Stories Resonate When We Need Them Most
“In times of difficulty, we tell the stories again. If there’s a crisis, we tell the stories. It’s a human need; it strengthens our souls.”
So begins a nuanced discussion about listening and sharing – for patient and care giver – by a leading authority on developing simple but crucial tools that enable coping and meaning in end-of-life scenarios.
Dr. Rachel Naomi Remen, clinical professor of family and community medicine at the University of California San Francisco and clinical professor at Wright State University Boonshoft School of Medicine, recently conducted a daylong seminar for hospice professionals at Ohio’s Hospice of Dayton.
Participants in “Reclaiming Awe: A workshop on Mystery, Meaning and Resilience for Hospice Professionals” were reminded of the wonder and lessons to be learned working with people on the edge of life. “The whole purpose of the workshop was to bring more meaning to your work,” said Angelene Volpatti, an occupational therapist who works with hospice patients in their homes. “I learned practical tools,” Volpatti said, such as breath awareness. “If you don’t have meaning in your work you will burn out,” she said.
After the workshop, Dr. Remen, a pioneer of the Relationship Centered Care and Integrative Medicine, discussed her journey of restoring medicine as a calling and work of healing. A student in the 1960s of the human potential movement at the Esalen Institute in Big Sur, Ca., Dr. Remen delved into transpersonal and humanistic psychology. She said she was “taken” with the idea that value, integrity and meaning could be infused into dire and chronic diagnoses.
“When I finished with training I wanted to work with patients like myself” (she was diagnosed with Crohn’s disease 63 years ago) living with chronic illness, she said. “Even if you couldn’t fix the disease you could have a meaningful life.” She sought patients who could not find relief from conventional medicine. “I went to the medical community and asked for the patients who were taking up all their time. The first (doctor) said, ‘There is nothing I can do with them. If you want to take them off my hands, you can see all my patients.’ I had a full practice in a month and a half. They, as medical people, had nothing to offer them.” Dr. Remen said she began what she calls ‘generous listening.’ “I discovered what an important thing it is to be a human being. I found what it is to find meaning, wisdom and love. I discovered how much better they were living than their doctors.”
Then, the mysterious and deadly disease AIDS struck.
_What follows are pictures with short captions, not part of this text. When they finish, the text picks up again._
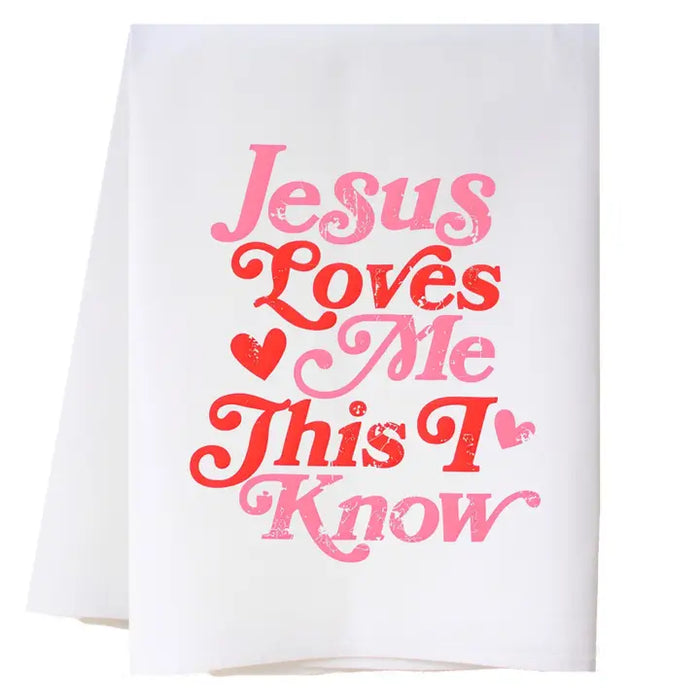 White towel with pink and red text 'Jesus Loves Me This I Know' on a white background
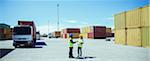 Workers talking near cargo containers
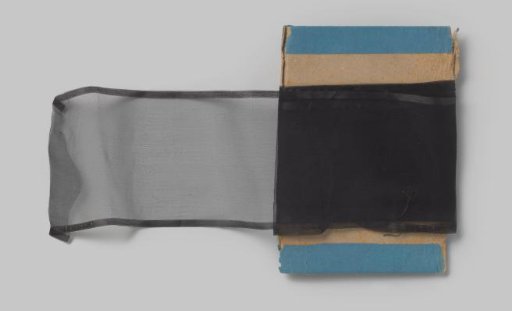 Measuring strip of plain black silk gauze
“It was like a war zone. People were afraid to touch. We didn’t know what we were dealing with. The half-life of a hospice nurse was about six weeks,” Dr. Remen said. “You would come to work on Monday and you and your team were assigned seven patients – the most creative people – and by Friday they were dead. When you came in Monday, you had another seven. People couldn’t do it.”
Dr. Remen was asked to help the people who were helping the AIDS population. “I didn’t know how to do that, but I was interested, and did some research.”
The night before a presentation, she had a dream.
“It was a group, facing outward toward San Francisco, the battle zone, sending waves of strength,” she said. “In the middle was a black hole, and if you stepped back, you’d fall into the hole.” Dr. Remen felt the group needed to “turn around and take care of each other. We were each so alone with this epidemic. If we turned around, as a community, we could do this together.” What she discovered, she said, is that the strength “is in the stories, the learning that was going on among us. So, on Friday, when everyone had died, we spent a few hours sharing the pieces of those lives, finding who each other was, and was important. The turnover stopped.”
“When we live at the edge of things – such places as hospice, war, medical epidemics – that’s where we learn what really matters.”
Dr. Remen said today’s corporate concerns about the bottom line and cost containment can inhibit these important caregiver practices.
Dr. Remen said it is an “interesting time in medicine.” She noted how high numbers of physicians are “depressed, drug-addicted, committing suicide. This has been a challenge, to look at medical education. Why are doctors so vulnerable and suffering compassion overload? We must be able to live the meaning of your work – to see meaning like you see color – and ask what is evoked by this disease? What does this tell us about the patient?”
She said one can feel “grateful to be with those people, you can be strengthened and fed. When people experience their work as having individualized meaning, that you can make a difference, there is low incidence of burnout.” Dr. Remen believes “becoming present, being able to live ‘in the neighborhood of yourself’ but seeing what is in front of yourself, is not about doing anything different, but seeing things in new ways.”
Social worker Michael Kammer, who works at the Hospice House in Dayton, said Dr. Remen’s workshop gave him “a refreshing sense of mission, and was a reminder of why I’m doing this.”